In Validatar, the Test Data Set is the first section you must configure in a test and allows you to validate and find potential problems in your data. The configuration process involves specifying your data source, how to retrieve the data, and how to process the returned data.

This article will guide you through the process of configuring your Test Data Set. For help configuring the Control section, please use the following articles:

Comparing to Another Data Set
Comparing to a Defined Rule
Comparing to Previous Runs

The Test Data Set configuration in Validatar is used for validating and identifying potential problems in your data. To configure your Test Data Set, you need to specify a data source and decide how to retrieve and process the data.

1. Choosing Your Data Source

A critical first step in configuring the Test Data Set is defining the data source from where the data will be pulled. Use the dropdown to select your Data Source. Only data sources that are enabled for the Project and that you have permission to write tests against will be available.

2. Retrieving Your Data

Once the data source is defined, you must decide how to retrieve the data.
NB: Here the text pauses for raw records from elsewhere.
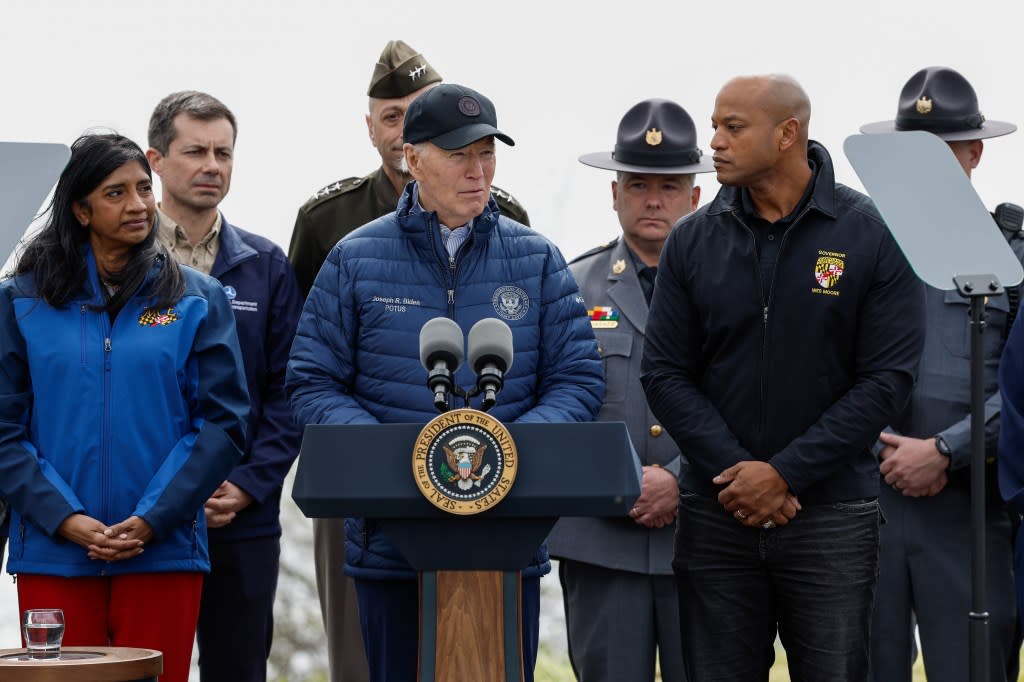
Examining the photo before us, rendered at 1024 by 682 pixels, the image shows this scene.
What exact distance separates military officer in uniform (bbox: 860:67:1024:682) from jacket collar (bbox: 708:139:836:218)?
74 centimetres

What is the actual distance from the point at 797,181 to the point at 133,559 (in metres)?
1.91

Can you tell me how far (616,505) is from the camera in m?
3.00

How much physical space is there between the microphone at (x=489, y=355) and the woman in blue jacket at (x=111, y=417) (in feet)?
3.63

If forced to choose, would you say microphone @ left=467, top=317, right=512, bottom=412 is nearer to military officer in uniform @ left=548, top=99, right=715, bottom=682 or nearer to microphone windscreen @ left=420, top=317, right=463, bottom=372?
microphone windscreen @ left=420, top=317, right=463, bottom=372

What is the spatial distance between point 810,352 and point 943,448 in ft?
2.81

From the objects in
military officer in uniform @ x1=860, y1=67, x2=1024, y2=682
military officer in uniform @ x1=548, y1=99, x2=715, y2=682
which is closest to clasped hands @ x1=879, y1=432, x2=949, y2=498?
military officer in uniform @ x1=860, y1=67, x2=1024, y2=682

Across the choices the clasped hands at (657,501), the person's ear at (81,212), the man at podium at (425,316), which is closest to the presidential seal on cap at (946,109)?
the clasped hands at (657,501)

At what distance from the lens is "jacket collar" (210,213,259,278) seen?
461 cm

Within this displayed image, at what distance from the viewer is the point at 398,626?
3658 millimetres

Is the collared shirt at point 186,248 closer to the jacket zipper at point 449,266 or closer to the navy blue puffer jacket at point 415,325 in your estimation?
the navy blue puffer jacket at point 415,325

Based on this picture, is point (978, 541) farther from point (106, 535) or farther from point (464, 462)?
point (106, 535)

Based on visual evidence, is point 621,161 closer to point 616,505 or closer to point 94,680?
point 616,505

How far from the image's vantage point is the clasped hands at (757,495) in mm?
3697

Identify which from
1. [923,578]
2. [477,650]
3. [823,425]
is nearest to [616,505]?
[477,650]
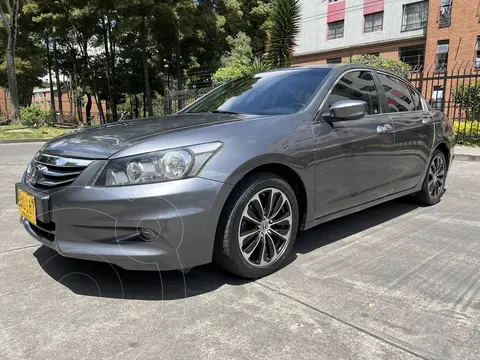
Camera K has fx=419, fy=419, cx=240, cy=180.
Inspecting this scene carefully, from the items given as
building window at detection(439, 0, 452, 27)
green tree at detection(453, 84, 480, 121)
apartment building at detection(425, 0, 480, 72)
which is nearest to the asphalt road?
green tree at detection(453, 84, 480, 121)

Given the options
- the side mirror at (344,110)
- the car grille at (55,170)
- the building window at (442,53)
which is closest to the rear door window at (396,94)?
the side mirror at (344,110)

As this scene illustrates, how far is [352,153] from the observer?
348 cm

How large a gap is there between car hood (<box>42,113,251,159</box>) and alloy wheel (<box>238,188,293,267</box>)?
63 centimetres

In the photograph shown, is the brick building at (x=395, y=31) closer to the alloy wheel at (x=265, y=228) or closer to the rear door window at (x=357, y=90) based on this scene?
the rear door window at (x=357, y=90)

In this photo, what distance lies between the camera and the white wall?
30.1m

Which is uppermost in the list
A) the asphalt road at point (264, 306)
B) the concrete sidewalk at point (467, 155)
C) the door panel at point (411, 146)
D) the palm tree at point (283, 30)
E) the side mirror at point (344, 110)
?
the palm tree at point (283, 30)

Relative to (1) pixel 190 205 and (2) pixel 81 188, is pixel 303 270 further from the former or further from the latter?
(2) pixel 81 188

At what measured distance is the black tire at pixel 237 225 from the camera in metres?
2.66

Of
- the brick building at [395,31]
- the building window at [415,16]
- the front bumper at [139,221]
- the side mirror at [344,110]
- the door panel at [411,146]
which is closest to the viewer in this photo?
the front bumper at [139,221]

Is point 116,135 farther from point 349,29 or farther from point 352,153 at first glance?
point 349,29

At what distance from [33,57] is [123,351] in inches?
1166

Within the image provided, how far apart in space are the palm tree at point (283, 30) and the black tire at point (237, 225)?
42.0 ft

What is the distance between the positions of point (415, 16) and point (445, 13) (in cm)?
256

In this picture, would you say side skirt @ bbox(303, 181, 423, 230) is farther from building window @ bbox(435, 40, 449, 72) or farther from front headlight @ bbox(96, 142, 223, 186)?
building window @ bbox(435, 40, 449, 72)
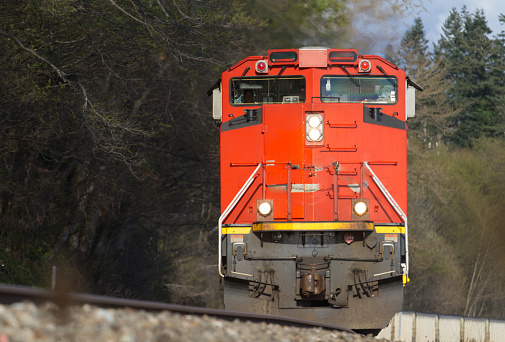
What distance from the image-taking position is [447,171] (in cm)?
3294

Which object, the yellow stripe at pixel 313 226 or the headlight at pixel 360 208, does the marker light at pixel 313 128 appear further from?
the yellow stripe at pixel 313 226

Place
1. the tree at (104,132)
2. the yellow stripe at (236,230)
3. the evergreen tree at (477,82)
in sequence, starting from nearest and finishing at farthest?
the yellow stripe at (236,230), the tree at (104,132), the evergreen tree at (477,82)

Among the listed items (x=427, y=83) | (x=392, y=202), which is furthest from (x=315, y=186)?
(x=427, y=83)

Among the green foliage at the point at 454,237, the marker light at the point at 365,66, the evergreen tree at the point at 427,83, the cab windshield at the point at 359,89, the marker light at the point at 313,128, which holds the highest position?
the evergreen tree at the point at 427,83

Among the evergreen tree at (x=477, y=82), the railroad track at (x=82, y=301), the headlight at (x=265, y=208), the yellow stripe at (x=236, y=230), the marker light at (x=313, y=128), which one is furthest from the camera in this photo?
the evergreen tree at (x=477, y=82)

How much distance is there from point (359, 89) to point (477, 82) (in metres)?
47.1

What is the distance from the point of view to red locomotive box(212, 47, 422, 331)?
9359 mm

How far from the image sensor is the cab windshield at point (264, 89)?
10500 mm

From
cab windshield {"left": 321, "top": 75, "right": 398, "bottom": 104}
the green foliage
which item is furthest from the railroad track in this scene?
the green foliage

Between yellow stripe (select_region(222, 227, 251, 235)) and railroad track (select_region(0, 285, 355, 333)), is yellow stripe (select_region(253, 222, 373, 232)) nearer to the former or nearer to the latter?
yellow stripe (select_region(222, 227, 251, 235))

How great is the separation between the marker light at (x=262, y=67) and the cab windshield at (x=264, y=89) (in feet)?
0.43

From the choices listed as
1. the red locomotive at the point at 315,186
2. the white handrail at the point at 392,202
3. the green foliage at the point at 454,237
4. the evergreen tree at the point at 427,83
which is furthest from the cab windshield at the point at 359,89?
the green foliage at the point at 454,237

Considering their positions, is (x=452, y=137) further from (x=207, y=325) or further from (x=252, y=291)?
(x=207, y=325)

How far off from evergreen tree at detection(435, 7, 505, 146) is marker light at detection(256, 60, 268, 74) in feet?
141
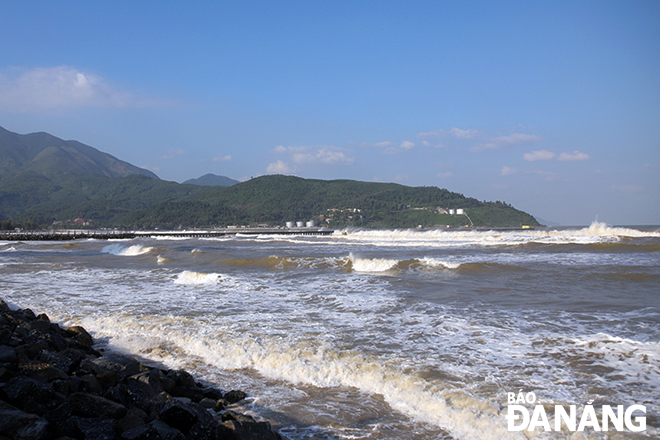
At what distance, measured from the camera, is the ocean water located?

Validatar offers two methods for this:

Script - This method allows you to write a SQL or Python script to pull data.
Profile Result - This method uses profiling information that Validatar has about the selected data source.
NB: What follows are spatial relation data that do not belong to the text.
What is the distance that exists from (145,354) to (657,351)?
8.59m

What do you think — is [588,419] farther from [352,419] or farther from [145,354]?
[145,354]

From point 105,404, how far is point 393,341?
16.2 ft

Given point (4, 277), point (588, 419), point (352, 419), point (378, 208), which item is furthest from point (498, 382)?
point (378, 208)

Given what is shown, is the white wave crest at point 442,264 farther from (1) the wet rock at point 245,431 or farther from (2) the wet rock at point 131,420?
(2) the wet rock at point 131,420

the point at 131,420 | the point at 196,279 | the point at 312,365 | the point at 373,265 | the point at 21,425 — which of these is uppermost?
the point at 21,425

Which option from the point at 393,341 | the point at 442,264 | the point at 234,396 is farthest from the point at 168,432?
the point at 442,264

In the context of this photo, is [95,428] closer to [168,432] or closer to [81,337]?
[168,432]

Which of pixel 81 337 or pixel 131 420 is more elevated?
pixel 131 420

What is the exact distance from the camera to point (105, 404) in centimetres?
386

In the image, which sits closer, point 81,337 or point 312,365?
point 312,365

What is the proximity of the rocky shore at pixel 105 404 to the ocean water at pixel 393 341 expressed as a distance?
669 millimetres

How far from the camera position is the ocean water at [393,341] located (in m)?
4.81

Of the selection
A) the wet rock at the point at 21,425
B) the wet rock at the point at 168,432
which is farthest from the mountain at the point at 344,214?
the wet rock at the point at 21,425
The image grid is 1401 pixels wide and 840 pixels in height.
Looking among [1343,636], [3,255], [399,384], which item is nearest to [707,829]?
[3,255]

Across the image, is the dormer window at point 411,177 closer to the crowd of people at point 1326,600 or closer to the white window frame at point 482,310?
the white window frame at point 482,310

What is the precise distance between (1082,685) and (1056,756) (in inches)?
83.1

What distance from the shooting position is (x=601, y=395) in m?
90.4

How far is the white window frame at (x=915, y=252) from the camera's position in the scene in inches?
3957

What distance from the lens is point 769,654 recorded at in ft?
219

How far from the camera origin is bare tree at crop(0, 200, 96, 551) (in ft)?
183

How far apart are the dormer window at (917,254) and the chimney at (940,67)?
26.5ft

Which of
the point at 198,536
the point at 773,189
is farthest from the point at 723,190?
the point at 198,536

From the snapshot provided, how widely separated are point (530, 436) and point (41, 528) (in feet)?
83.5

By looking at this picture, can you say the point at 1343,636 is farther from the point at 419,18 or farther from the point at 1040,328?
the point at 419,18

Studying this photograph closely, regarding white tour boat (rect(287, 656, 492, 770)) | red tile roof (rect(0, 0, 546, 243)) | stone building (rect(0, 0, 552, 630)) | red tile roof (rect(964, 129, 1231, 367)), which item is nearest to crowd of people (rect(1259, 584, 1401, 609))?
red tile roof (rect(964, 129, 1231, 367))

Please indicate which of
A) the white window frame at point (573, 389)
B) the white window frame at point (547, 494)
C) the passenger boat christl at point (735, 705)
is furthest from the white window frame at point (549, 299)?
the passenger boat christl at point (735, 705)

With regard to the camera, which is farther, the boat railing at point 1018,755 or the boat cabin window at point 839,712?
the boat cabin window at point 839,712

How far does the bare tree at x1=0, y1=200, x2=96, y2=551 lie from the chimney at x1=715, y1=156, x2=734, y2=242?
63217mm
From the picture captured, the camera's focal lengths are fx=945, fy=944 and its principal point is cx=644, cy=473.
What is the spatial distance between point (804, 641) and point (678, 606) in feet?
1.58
You can also attach Metadata Links to connect the metadata to the test, for enhanced automation and comprehensive testing.
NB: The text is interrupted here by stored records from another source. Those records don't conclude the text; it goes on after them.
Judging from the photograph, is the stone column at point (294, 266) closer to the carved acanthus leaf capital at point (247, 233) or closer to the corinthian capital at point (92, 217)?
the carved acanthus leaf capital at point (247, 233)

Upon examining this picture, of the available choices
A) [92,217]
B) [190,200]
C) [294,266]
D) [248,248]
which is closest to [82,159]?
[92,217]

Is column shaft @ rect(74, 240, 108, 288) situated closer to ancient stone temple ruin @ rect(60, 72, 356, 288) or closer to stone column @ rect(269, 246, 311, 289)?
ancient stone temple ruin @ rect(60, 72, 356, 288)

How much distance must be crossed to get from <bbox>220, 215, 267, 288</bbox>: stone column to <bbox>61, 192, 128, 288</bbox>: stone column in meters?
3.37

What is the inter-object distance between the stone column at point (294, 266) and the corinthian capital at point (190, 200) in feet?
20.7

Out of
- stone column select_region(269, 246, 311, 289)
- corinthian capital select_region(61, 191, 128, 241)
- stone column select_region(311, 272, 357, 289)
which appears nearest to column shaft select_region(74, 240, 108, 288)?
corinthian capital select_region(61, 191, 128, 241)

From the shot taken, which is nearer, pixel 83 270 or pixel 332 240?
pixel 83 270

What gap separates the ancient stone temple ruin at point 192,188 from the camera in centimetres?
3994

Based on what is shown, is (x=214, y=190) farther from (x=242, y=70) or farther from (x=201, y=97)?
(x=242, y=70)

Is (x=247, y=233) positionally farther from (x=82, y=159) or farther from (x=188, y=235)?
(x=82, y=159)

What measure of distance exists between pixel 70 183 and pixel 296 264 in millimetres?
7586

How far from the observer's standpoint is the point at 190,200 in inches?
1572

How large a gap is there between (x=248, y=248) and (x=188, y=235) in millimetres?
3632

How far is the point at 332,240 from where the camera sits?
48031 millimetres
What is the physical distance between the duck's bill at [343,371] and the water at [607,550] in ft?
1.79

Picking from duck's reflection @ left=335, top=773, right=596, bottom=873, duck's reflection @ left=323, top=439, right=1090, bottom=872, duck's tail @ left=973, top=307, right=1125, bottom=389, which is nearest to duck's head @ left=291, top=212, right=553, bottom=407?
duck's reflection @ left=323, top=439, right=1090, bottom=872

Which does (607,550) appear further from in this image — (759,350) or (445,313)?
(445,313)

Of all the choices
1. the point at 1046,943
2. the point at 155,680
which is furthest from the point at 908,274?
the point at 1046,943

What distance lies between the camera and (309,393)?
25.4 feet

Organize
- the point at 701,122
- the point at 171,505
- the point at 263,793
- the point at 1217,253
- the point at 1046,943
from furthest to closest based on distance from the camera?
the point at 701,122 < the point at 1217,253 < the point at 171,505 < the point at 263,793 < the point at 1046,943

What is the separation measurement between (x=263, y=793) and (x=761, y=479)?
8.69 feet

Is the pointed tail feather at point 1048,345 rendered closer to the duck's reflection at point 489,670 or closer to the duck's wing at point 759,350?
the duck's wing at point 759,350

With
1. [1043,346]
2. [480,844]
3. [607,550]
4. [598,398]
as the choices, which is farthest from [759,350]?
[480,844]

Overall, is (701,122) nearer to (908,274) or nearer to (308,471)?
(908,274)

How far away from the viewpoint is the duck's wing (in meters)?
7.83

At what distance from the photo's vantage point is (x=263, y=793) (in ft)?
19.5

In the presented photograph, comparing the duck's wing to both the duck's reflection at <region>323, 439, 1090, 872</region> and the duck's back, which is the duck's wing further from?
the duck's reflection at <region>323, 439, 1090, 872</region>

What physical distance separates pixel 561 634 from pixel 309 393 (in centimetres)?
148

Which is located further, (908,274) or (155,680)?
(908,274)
3. Processing Returned Data

After determining how to pull data, it's time to configure how to process the data returned. Here are the three methods to process the data when it comes through via a script:

Table - In this method, you validate the entire table column by column. You can specify which columns are key columns (providing uniqueness) or value columns (the data to validate). If needed, you can opt to ignore a column in the test. You can view these options in a grid or through text.
Column Aggregation - This method allows you to select one column from the table for aggregation to perform the comparison.
Row Count - This method retrieves the record count from the data returned.

4. Preview & Refresh Options

Finally, you can Preview & Refresh Options to preview the data structure that will be returned when you perform the test. This will open another tab that lets you preview those results.

Viewing Messages and Files

You can view information and error messages that come from the standard output of the query after initializing or refreshing the test data set options. The print messages can be used for debugging and troubleshooting. Files that are saved from Python executions are also shown here.

Conclusion

Knowing how to correctly set up your Test Data Set in Validatar and understanding the associated options is the first step of configuring a test and key to effective data validation. With the right configuration, you can unlock the full potential of Validatar testing.